President Barack Obama has announced that he will nominate two MIT alumnae for key posts within his administration.
Michelle Lee ’89, SM ’89 will be nominated as the Under Secretary for Intellectual Property and Director of the United States Patent and Trademark Office (USPTO) at the U.S. Department of Commerce. Professor Dava Newman SM ’89, SM ’89, PhD ’92 will be nominated as the Deputy Administrator for National Aeronautics and Space Administration (NASA).
Both appointments require approval of the U.S. Senate.
If Lee is confirmed, she would be the first woman and first person of color to lead the USPTO. A Course 6-1 and Course 6A major at MIT, she has overseen the USPTO’s day-to-day operations since she was appointed deputy director in January 2014.
According to the Washington Post, the USPTO is an integral part of the future of innovation in the United States, and plays an enormous role in creating new products, jobs, and other economic opportunities.
“Obama nominates former Google exec to lead U.S. Patent Office,” Washington Post:
“In Lee’s appointment, the tech industry gets someone with deep industry credibility, including MI. degrees in electrical engineering and computer science and several years as a Google lawyer, while the 20 years she spent as a patent attorney is expected to please other stakeholders.”

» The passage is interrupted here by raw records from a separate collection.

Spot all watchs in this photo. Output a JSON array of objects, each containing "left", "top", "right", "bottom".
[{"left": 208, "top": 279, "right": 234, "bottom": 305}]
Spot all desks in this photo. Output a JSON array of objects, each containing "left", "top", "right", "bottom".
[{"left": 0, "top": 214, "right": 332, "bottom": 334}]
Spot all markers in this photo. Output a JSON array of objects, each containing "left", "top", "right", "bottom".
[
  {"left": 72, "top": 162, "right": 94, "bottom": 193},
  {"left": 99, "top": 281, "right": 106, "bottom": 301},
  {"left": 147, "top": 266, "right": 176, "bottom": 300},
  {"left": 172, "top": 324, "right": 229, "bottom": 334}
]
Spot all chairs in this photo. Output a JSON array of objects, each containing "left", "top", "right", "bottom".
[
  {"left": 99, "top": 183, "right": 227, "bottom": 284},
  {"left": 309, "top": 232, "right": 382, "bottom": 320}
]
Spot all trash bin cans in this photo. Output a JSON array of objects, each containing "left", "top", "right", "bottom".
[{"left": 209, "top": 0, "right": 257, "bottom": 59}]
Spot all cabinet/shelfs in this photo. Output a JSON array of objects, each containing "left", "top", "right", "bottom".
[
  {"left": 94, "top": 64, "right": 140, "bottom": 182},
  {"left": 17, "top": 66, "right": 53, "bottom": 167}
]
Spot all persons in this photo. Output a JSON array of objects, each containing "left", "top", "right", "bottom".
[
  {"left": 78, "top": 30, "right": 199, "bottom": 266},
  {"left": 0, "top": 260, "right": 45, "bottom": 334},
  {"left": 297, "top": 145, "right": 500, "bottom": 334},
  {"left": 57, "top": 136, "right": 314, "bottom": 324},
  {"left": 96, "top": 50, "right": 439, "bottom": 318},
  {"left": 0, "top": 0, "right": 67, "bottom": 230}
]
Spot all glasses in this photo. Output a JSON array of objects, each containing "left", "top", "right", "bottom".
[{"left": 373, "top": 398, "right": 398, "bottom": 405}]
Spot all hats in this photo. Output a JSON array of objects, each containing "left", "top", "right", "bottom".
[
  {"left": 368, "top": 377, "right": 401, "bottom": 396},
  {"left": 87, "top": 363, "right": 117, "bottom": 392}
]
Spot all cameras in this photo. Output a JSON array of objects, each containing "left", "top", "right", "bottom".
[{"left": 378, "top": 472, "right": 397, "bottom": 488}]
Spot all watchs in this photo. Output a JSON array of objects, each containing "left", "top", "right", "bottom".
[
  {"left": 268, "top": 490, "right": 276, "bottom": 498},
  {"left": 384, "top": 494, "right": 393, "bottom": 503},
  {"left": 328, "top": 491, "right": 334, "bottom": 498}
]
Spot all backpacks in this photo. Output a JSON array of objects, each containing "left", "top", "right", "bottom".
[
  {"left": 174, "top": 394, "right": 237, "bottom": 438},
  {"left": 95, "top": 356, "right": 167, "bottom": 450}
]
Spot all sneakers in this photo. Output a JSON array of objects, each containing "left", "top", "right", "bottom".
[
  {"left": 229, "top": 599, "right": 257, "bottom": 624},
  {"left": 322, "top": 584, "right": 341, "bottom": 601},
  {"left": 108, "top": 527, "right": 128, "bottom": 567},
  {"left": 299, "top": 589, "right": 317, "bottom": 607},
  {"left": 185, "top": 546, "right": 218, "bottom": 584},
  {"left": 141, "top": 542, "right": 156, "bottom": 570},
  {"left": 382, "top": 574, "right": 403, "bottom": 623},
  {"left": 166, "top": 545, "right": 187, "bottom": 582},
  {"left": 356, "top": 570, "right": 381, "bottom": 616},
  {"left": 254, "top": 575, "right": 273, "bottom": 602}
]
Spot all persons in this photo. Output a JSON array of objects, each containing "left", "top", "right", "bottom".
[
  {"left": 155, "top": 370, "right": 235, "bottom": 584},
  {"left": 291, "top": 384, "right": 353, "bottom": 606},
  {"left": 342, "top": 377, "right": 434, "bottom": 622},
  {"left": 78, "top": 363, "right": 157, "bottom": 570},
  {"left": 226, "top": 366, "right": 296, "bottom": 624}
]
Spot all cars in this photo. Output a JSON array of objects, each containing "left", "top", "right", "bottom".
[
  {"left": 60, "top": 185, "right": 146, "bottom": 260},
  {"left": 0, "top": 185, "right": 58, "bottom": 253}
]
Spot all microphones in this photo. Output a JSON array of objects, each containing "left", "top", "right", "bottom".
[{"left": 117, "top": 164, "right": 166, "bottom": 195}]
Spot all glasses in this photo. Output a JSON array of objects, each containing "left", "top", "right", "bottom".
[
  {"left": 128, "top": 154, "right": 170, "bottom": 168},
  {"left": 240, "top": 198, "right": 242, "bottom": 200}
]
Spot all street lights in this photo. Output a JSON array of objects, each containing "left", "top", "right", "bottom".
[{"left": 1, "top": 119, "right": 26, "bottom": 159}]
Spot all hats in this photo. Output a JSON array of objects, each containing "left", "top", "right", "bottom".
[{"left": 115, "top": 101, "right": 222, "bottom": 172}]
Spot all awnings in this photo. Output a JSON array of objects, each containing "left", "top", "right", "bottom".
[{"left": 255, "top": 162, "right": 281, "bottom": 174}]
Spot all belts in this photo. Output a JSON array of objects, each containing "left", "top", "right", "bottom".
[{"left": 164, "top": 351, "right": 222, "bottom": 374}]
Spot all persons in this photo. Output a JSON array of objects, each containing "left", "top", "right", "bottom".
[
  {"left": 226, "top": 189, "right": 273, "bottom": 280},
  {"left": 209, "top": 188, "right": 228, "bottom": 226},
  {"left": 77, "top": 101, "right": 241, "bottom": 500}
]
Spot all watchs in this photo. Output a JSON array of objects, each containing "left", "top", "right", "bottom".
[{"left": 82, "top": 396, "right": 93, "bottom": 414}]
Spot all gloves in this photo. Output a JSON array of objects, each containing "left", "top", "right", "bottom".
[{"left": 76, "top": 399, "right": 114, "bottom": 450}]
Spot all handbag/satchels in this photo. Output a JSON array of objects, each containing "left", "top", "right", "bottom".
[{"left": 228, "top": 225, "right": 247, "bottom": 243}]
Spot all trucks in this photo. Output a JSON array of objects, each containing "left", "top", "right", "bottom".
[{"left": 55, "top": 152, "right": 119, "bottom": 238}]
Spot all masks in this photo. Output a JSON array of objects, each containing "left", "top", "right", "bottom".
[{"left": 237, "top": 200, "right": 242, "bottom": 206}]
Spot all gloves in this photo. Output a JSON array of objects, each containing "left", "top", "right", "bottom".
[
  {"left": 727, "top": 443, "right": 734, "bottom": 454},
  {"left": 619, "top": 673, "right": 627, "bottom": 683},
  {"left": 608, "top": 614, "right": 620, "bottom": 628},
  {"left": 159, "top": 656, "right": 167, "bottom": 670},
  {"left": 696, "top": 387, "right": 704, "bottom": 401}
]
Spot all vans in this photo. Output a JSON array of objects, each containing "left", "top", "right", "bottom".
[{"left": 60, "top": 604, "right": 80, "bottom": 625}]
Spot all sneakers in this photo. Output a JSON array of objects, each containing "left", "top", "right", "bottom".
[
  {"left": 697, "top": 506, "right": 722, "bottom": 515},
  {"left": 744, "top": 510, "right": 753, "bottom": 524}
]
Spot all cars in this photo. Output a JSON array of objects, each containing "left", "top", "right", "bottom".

Prior to the USPTO, Lee served as deputy general counsel and head of patent strategy at Google from 2003-2012. In addition to her degrees from MIT, she earned a juris doctorate from Stanford Law School.
Upon confirmation, Newman, an MIT professor of aeronautics and astronautics and of engineering systems, will assume NASA’s number two leadership position. Her MIT research includes the development of a lightweight, tight-fitting spacesuit that gives astronaut greater mobility than previous designs.
According to MIT News, the deputy administrator’s duties include NASA’s legislative and intergovernmental affairs; communications; the Mission Support Directorate; and relationships with other space organizations.
“Dava Newman nominated for NASA post,” MIT News:
“(Newman) has focused on quantifying astronaut performance in space, including computer modeling of the dynamics of human motion in microgravity conditions. Newman has also developed exercise countermeasures, serving as principal investigator for three spaceflight experiments, and specializes in understanding partial-gravity locomotion for future planetary exploration.”
Newman has served on the MIT faculty since 1993. She is director of MIT’s Technology and Policy Program and MIT Portugal Program, and a faculty member in the Harvard-MIT Division of Health Sciences and Technology. In addition to her MIT degrees, she earned a bachelor’s degree from the University of Notre Dame.